I’d kissed him. I’d…ridden him. And then I’d orgasmed in his lap.

My eyes flung open, and I scrambled off the couch—off him, unable to miss the dark spot on the front of his jeans where my release soaked not only my own clothes but left a wet spot on his jeans. Oh god—on Blaze’s jeans.

“Come for me all over his jeans, so there’s no question who you belong to.”

My core clenched traitorously at the memory of what had sent me over the edge.

“Wade…” I pressed the back of my hand over my mouth and then brought it to one cheek and then the other, feeling the heat buzzing under my skin.

“Don’t say it,” he ordered, and the apology disintegrated on my tongue. But it didn’t change the sentiment storming in my chest. This was still wrong. A mistake. He still believed I was involved—though not currently—with his brother. He still believed my lie.

“We shouldn’t have done that.”

Anger tore through him like a bolt of lightning. It didn’t help that while I’d found release, he hadn’t. The wet denim stretched threateningly by the thickness of his cock.

“Because of my brother?” Wade ground out low.

“Wade—” I broke off when he stepped closer, invading my space and my scrambling sanity.

“Did Blaze ever make you feel that way?”

My chest tightened. I didn’t want to answer because the answer wasn’t the whole truth. “Wade?—”

“Did he?”

I sucked in a breath, the hot, electric air loaded into my lungs. I shouldn’t give him an answer. It was wrong. Dangerous, even. The worst-case scenario was…bad. But how many other times in life would I have this moment?
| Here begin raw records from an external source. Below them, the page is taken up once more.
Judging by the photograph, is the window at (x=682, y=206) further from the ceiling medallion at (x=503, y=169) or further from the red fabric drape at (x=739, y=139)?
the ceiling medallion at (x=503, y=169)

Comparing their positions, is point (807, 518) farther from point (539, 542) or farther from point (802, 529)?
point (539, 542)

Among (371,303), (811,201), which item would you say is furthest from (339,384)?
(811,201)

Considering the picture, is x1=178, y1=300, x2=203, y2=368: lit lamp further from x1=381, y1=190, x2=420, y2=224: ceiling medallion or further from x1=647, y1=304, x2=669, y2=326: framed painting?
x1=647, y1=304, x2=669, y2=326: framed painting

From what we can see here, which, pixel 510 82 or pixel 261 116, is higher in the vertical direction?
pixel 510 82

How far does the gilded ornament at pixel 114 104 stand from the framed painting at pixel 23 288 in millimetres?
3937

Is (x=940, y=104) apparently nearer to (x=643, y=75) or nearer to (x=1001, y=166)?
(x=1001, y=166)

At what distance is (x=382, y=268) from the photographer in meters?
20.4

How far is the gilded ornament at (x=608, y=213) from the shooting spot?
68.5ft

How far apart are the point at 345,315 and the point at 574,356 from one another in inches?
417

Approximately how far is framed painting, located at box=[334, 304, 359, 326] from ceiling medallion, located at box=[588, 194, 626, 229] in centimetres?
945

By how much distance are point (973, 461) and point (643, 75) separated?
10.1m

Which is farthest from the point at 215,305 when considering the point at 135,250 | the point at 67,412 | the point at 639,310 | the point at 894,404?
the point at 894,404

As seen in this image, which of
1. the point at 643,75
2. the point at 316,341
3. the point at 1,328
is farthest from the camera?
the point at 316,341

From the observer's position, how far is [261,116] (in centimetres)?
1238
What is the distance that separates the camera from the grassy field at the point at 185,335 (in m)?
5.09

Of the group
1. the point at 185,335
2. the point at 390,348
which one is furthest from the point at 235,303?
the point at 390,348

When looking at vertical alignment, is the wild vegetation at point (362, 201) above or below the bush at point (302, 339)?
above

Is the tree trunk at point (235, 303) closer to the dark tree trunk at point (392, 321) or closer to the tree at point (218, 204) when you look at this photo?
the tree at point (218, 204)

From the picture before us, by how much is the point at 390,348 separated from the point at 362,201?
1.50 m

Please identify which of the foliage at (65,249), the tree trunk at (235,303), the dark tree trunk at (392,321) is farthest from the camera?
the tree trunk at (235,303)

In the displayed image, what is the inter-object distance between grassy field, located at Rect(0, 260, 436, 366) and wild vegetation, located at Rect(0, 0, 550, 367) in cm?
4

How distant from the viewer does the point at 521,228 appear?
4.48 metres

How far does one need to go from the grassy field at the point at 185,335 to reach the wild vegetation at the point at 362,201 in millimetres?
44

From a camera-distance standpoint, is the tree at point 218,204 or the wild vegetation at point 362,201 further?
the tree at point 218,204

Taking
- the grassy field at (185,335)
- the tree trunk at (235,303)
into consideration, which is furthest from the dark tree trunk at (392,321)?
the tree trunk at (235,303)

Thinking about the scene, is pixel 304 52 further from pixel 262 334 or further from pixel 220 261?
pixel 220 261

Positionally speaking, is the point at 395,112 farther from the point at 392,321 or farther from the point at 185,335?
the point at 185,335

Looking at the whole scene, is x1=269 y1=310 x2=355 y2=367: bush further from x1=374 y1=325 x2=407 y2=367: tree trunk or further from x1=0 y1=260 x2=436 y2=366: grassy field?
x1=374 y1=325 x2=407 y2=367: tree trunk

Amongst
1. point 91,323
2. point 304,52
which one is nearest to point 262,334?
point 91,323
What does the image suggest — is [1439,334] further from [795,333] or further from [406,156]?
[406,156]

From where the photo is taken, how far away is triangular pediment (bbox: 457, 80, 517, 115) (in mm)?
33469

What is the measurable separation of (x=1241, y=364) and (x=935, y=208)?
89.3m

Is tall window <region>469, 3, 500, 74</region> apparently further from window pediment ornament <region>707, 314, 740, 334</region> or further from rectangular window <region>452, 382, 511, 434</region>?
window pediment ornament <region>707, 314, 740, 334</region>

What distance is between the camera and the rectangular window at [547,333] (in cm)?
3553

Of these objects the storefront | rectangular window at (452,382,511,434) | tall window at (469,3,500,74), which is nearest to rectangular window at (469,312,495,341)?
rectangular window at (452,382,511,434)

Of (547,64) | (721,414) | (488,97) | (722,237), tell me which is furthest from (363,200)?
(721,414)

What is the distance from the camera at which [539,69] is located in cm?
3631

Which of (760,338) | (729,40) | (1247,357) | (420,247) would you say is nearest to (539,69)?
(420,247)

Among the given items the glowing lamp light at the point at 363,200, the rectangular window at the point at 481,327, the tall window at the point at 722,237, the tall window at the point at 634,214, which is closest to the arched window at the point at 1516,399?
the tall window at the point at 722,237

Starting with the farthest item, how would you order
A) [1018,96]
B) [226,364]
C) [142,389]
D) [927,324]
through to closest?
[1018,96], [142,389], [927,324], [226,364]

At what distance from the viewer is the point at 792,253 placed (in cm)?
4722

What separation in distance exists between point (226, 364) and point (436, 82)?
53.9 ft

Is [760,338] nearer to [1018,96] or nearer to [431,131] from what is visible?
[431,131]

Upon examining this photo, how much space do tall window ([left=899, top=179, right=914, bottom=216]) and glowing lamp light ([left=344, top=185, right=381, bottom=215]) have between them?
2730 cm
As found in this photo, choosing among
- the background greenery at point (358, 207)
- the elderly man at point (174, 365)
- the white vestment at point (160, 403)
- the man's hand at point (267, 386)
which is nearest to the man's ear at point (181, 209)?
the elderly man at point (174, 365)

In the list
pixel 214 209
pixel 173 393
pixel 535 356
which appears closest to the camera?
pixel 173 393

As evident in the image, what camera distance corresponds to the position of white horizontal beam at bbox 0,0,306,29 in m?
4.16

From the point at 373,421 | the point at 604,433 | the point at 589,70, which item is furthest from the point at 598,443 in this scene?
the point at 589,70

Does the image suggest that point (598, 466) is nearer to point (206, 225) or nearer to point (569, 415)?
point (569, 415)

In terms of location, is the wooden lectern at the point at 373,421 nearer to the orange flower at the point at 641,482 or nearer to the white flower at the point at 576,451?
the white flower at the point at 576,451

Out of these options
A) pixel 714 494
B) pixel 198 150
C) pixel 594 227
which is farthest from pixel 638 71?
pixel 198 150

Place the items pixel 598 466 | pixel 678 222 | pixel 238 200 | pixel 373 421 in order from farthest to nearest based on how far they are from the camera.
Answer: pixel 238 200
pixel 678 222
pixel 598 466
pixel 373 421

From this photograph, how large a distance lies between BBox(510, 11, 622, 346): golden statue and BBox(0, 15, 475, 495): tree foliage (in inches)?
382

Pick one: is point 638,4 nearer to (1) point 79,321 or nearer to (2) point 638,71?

“No,” I admitted. Blaze had never made me feel this way because he’d never had the opportunity. He’d only been a guest. A person I knew in passing, even in spite of his fame.

“I know you feel guilty because you argued—because of what happened to him, but you don’t owe him this, angel. You don’t owe him the feelings that you have for me.”

My breath caught like a knife punctured through the center of my chest.

“I don’t care what happened. I don’t care that you were with him. I don’t care that you were his once. I care that you’ve never been with a man who gave you what you wanted. Who praised you for your desire. Who worshipped every inch of you… for you.”

I couldn’t speak. Forget the truth, I couldn’t even find a semblance of acknowledgment for the things he said.

“I care because I want to be that man,” he finished a little softer, his thumb brushing my cheek like a match softly caressing the strike paper. A little more pressure, a little more determination, and he’d have my body on fire again.

“Wade…”

“But I won't... can't care if Blaze is who you want.”

He wasn’t. But the words stayed locked in the prison of my guilt.

The heat of his touch disappeared, and I stood there, watching as Wade turned and strode from the living room and disappeared upstairs. Only when the click of his door echoed down to me did it feel safe to breathe again.

Numbly, I collected the stacks of papers I’d organized on the coffee table, tidying them all into the folder folio I’d labeled WEDDINGS on the front.

You kissed him, Lou. You wanted to kiss him.

I shuddered and looked for the magazine page, the one that started this all, but it was nowhere to be found. Had he taken it?

You wanted to do more than kiss him.

The ache still lingered between my thighs—a hungry pain in spite of the pleasure he’d given me. I looked toward the stairs, wondering how he must be feeling because while I’d found relief, he hadn’t…

I wanted Wade. Blaze’s older brother. It was wrong and impossible and forbidden… and all because of my lie.

It took two tries before the tightness in my throat would let me swallow. I fished for my cell phone. I had to tell Wade the truth.

I can’t do this anymore. I’m telling Wade the truth tomorrow. I never should’ve let it go this far.

I sent the message off to my sister in a hurry and then gathered my things, returning them to the reception desk before heading up to my room. When I reached the second floor, I paused and stared at Wade’s door. I could knock… I could tell him right now…

Or I could have this one night.

In the end, I took the Cinderella option. One night dressed up in the lie that let me live in the fantasy with the man who was everything I wanted. Tomorrow, I’d step, glass slipperless, into the reality that Wade Stevens was instead the man who could take everything from me when he realized I wasn’t who I said I was.